In circumstances where there are short periods of incorrectly reported heart rates or step counts (eg, during high-intensity motion), simple normalization methods, such as z score normalization and minimum-maximum normalization, are the most useful [56,57]. Minimum-maximum normalization is useful when extreme outliers are not present in the data, especially when the data have a fixed possible range. z score normalization is particularly useful because it centers and scales the Fitbit device data to a mean of 0 and an SD of 1. z score normalization helps to reduce the comparatively higher impact of outliers within shorter data segments because it leverages information from longer segments (ie, the mean and SD) for normalization. Once normalized, the data can be compared across wearable data types and participants.
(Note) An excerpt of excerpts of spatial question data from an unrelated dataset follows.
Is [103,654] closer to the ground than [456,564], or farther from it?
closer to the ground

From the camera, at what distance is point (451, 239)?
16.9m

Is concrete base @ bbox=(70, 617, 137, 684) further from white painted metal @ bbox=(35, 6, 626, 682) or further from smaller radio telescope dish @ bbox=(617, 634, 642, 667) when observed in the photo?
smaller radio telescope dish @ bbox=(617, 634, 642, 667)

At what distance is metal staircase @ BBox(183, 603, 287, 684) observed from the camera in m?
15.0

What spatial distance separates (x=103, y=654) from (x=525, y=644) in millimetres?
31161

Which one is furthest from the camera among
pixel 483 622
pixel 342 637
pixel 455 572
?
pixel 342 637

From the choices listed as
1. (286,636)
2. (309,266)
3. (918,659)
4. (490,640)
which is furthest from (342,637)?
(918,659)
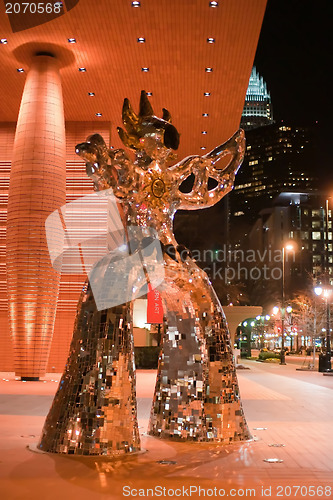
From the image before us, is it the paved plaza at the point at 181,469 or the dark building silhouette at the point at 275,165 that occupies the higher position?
the dark building silhouette at the point at 275,165

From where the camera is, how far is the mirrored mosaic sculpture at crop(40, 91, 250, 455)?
20.5ft

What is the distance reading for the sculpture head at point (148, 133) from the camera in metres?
7.11

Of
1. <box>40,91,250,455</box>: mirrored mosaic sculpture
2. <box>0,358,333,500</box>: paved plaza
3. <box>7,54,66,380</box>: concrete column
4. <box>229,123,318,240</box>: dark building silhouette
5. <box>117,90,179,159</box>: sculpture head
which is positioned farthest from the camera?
<box>229,123,318,240</box>: dark building silhouette

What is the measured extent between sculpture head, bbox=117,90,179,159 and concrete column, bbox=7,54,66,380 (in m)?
9.61

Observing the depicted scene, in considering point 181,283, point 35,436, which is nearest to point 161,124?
point 181,283

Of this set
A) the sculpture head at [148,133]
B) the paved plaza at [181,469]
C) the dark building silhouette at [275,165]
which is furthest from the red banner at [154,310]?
the dark building silhouette at [275,165]

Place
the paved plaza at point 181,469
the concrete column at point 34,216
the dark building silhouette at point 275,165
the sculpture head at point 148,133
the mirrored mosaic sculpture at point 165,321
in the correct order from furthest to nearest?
the dark building silhouette at point 275,165
the concrete column at point 34,216
the sculpture head at point 148,133
the mirrored mosaic sculpture at point 165,321
the paved plaza at point 181,469

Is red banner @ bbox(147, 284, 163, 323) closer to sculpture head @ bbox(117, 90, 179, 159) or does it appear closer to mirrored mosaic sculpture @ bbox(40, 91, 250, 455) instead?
A: mirrored mosaic sculpture @ bbox(40, 91, 250, 455)

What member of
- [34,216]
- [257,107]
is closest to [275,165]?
[257,107]

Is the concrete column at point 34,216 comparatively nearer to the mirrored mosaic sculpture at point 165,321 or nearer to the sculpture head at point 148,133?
the mirrored mosaic sculpture at point 165,321

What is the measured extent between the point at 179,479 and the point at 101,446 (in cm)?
100

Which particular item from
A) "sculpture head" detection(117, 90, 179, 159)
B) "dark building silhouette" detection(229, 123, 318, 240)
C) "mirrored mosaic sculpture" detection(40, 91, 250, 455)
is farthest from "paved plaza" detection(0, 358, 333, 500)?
"dark building silhouette" detection(229, 123, 318, 240)

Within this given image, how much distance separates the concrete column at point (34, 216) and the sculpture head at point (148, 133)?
9607 millimetres

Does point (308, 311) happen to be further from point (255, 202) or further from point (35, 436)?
point (255, 202)
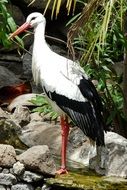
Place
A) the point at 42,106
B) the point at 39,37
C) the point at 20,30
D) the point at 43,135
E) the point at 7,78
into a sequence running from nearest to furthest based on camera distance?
the point at 39,37 → the point at 20,30 → the point at 43,135 → the point at 42,106 → the point at 7,78

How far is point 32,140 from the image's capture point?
7.32 metres

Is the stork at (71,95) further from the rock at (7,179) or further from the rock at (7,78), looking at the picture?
the rock at (7,78)

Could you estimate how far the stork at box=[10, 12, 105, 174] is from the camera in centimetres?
570

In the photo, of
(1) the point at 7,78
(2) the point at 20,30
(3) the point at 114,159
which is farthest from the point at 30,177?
(1) the point at 7,78

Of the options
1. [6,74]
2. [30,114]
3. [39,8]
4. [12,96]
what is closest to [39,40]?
[30,114]

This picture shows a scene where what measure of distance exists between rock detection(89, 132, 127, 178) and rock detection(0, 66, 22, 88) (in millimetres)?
4673

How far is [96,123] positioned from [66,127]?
1.40ft

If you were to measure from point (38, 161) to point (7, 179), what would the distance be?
33 cm

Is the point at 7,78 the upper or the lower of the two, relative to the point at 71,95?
lower

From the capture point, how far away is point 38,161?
5.32 m

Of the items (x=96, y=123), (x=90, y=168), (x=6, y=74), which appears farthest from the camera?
(x=6, y=74)

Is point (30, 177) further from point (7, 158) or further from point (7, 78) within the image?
point (7, 78)

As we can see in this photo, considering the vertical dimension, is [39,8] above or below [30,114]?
above

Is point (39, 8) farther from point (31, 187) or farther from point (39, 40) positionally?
point (31, 187)
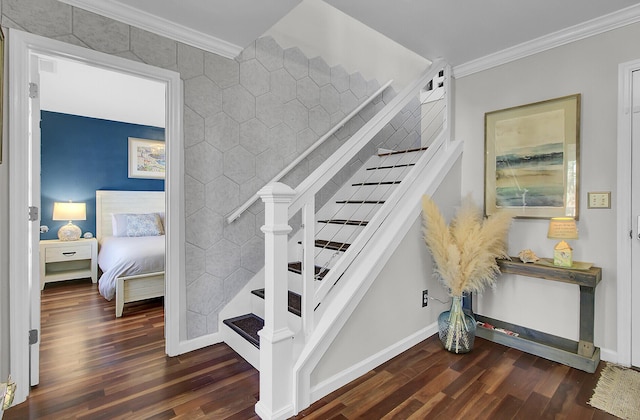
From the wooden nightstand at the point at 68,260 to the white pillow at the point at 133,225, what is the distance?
33 centimetres

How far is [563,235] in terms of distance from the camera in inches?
82.0

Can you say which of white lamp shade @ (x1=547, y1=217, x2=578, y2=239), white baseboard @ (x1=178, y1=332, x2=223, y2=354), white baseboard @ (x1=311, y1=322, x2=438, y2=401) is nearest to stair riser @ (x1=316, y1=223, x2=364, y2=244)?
white baseboard @ (x1=311, y1=322, x2=438, y2=401)

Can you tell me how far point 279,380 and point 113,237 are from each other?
4015 mm

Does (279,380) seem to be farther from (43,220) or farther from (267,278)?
(43,220)

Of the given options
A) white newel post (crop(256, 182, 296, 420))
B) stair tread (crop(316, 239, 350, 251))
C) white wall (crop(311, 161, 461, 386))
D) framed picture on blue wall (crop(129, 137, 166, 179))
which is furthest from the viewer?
framed picture on blue wall (crop(129, 137, 166, 179))

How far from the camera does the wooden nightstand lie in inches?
159

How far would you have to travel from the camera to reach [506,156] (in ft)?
8.29

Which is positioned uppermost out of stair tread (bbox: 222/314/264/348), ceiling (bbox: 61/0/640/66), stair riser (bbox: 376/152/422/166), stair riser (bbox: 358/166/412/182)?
ceiling (bbox: 61/0/640/66)

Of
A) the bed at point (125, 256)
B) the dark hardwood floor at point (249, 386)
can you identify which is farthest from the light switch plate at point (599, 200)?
the bed at point (125, 256)

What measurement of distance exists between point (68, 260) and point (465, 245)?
4.78 metres

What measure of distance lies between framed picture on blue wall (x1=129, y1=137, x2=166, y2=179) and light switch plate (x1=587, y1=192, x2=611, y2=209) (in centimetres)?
546

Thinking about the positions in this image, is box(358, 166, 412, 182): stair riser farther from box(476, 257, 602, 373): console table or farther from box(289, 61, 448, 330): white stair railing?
box(476, 257, 602, 373): console table

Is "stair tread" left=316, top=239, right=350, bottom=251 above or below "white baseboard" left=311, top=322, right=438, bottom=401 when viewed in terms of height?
above

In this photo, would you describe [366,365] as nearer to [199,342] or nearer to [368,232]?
[368,232]
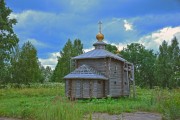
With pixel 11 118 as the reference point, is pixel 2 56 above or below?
above

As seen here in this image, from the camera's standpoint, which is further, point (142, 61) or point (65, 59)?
point (142, 61)

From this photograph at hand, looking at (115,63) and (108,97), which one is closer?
(108,97)

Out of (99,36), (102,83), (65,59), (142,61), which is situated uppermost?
(142,61)

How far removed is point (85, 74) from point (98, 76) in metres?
1.04

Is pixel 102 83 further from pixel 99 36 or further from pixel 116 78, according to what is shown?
pixel 99 36

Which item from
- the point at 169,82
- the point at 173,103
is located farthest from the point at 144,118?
the point at 169,82

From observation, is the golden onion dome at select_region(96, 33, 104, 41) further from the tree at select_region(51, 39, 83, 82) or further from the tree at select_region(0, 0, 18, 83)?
the tree at select_region(51, 39, 83, 82)

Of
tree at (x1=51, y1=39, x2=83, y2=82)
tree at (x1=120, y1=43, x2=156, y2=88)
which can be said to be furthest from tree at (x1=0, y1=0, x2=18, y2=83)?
tree at (x1=120, y1=43, x2=156, y2=88)

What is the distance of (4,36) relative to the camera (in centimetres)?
2941

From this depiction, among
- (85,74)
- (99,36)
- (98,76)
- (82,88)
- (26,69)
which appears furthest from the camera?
(26,69)

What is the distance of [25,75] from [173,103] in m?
40.6

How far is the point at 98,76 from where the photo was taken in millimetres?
25938

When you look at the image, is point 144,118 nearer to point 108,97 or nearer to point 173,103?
point 173,103

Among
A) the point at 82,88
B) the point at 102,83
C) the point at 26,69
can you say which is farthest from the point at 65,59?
the point at 82,88
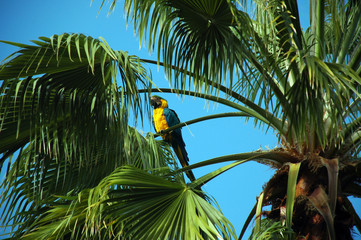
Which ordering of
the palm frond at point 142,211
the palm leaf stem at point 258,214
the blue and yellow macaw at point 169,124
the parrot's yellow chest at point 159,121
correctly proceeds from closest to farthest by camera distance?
1. the palm frond at point 142,211
2. the palm leaf stem at point 258,214
3. the blue and yellow macaw at point 169,124
4. the parrot's yellow chest at point 159,121

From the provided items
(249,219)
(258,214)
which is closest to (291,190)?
(258,214)

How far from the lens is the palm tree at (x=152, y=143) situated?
2463mm

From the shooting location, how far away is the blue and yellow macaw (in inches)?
164

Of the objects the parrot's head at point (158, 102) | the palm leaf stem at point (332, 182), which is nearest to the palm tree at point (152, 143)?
the palm leaf stem at point (332, 182)

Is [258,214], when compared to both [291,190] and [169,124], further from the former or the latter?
[169,124]

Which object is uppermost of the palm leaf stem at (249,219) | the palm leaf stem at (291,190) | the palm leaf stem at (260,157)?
the palm leaf stem at (260,157)

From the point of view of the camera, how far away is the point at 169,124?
175 inches

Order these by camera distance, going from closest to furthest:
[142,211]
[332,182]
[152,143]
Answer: [142,211], [332,182], [152,143]

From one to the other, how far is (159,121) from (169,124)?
139 millimetres

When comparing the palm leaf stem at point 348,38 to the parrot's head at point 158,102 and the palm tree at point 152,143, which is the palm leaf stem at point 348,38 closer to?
the palm tree at point 152,143

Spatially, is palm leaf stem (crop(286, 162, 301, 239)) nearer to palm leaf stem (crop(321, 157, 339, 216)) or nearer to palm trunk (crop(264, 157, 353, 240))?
palm trunk (crop(264, 157, 353, 240))

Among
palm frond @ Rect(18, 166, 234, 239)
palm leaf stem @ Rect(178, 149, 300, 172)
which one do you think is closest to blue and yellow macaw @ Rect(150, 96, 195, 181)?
palm leaf stem @ Rect(178, 149, 300, 172)

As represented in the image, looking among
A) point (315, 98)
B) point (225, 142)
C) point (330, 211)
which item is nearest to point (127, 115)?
point (315, 98)

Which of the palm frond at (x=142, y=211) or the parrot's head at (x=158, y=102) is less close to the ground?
the parrot's head at (x=158, y=102)
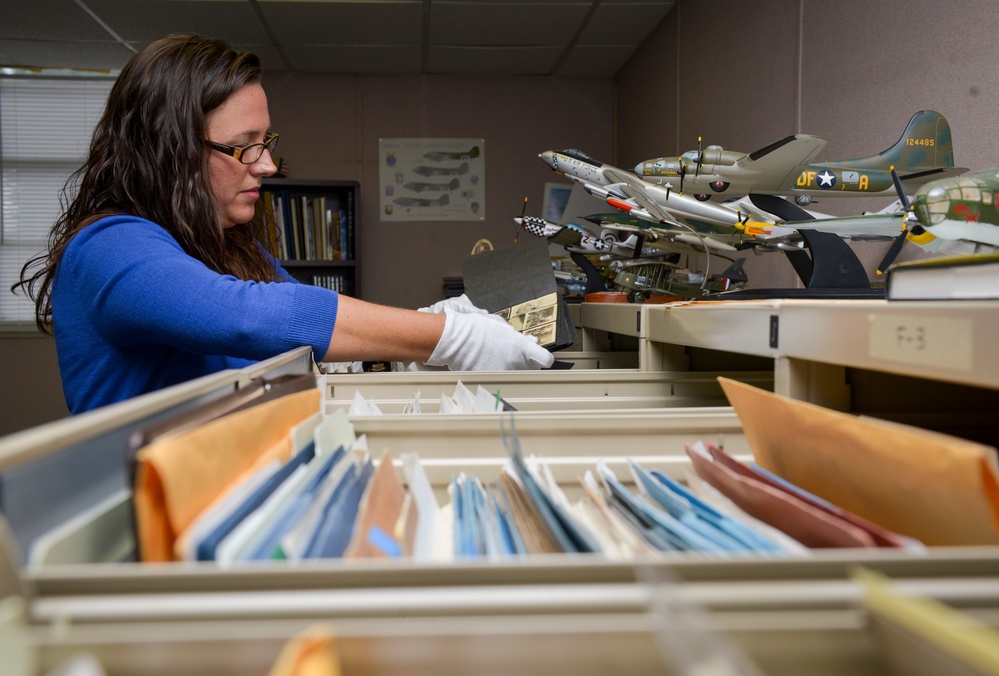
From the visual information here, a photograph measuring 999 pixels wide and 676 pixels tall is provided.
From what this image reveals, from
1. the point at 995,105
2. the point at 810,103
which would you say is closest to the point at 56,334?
the point at 995,105

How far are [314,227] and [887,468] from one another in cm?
372

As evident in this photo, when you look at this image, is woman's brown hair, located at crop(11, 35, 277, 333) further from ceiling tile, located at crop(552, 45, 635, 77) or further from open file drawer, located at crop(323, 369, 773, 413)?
ceiling tile, located at crop(552, 45, 635, 77)

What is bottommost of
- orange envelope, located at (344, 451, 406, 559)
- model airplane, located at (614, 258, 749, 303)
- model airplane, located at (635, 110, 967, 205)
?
orange envelope, located at (344, 451, 406, 559)

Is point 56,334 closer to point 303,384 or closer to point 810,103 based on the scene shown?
point 303,384

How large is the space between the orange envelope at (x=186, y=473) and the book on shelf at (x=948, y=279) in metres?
0.47

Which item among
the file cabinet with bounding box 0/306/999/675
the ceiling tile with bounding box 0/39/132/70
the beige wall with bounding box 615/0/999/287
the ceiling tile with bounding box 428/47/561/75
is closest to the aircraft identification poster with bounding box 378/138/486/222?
the ceiling tile with bounding box 428/47/561/75

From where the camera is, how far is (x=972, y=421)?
67 centimetres

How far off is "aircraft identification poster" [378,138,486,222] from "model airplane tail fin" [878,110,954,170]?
9.61 feet

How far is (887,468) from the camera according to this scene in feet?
1.24

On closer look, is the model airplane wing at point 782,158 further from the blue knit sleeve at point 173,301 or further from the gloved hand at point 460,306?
the blue knit sleeve at point 173,301

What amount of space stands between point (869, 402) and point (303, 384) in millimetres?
553

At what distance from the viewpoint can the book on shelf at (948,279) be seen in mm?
446

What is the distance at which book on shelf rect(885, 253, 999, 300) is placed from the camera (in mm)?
446

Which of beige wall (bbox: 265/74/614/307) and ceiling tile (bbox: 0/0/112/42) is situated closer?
ceiling tile (bbox: 0/0/112/42)
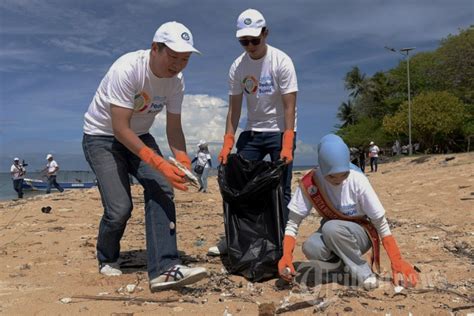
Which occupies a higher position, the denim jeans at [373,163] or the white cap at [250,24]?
the white cap at [250,24]

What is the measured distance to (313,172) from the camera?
312 centimetres

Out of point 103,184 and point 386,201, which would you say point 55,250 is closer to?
point 103,184

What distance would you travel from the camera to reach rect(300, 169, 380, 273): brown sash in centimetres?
307

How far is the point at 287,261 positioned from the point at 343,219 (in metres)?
A: 0.49

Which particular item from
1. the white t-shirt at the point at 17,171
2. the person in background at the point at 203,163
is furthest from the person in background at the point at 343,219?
the white t-shirt at the point at 17,171

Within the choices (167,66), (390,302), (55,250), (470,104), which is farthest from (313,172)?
(470,104)

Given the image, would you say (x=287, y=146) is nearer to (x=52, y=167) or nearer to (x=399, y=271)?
(x=399, y=271)

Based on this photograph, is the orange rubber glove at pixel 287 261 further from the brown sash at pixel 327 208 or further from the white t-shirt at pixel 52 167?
the white t-shirt at pixel 52 167

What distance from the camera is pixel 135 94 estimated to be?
3.04m

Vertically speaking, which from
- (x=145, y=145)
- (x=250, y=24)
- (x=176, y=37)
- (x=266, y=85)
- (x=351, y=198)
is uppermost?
(x=250, y=24)

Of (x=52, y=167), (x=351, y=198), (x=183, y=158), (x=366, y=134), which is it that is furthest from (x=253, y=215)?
(x=366, y=134)

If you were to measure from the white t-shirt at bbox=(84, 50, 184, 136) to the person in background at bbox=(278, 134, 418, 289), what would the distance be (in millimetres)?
1107

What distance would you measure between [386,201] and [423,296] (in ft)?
17.0

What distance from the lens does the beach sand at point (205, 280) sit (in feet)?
8.54
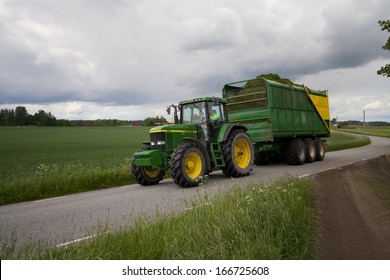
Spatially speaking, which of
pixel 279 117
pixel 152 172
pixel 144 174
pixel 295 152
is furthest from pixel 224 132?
pixel 295 152

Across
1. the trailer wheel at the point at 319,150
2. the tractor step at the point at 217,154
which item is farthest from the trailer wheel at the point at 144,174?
the trailer wheel at the point at 319,150

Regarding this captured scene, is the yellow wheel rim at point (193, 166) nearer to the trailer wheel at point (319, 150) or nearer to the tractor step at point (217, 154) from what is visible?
the tractor step at point (217, 154)

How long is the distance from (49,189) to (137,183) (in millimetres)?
2466

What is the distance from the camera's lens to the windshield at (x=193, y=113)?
386 inches

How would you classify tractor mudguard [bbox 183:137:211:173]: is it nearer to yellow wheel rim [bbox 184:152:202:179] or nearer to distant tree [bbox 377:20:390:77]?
yellow wheel rim [bbox 184:152:202:179]

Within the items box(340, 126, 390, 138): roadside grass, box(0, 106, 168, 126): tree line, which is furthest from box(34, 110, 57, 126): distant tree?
box(340, 126, 390, 138): roadside grass

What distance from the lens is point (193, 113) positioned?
9930mm

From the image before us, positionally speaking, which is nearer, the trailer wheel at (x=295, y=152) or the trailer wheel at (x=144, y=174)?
the trailer wheel at (x=144, y=174)

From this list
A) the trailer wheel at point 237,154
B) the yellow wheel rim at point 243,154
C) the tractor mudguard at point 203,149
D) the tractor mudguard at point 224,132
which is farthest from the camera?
the yellow wheel rim at point 243,154

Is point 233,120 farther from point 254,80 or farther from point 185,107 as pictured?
point 185,107

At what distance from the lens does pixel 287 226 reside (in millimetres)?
3895

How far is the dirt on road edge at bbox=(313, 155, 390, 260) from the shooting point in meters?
3.68

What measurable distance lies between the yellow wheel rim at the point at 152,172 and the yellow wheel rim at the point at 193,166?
118cm

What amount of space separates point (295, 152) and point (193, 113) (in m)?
5.55
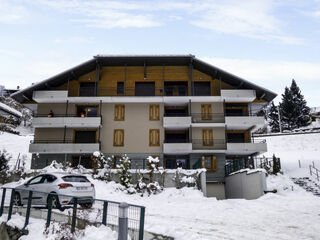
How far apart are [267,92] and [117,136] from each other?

As the AoURP continues efforts to provide wearable data to researchers and expand the scope of the Fitbit device data made available on the Researcher Workbench, there are several future directions to be considered. Although the ideas presented herein are tailored to Fitbit device data originating from the bring-your-own-device facet of AoURP, Fitbit device data are now actively being collected from other studies, and these data may one day be integrated into the Researcher Workbench [3]. Each additional study may have unique characteristics, including the target population, which may play a role in the overall quality of the data. For example, whether a Fitbit device was provided to participants or whether they were using an existing device they purchased may be a factor in a participant’s comfort level with using the device properly and regularly. Understanding the nuances and potential variations in data quality arising from different study protocols and data sources within the AoURP ecosystem necessitates further research. Investigating how specific study designs, participant demographics, and data collection protocols within the AoURP may influence the overall quality of the collected data will be crucial for researchers seeking to derive meaningful insights and improve the designs of future studies that implement DHTs.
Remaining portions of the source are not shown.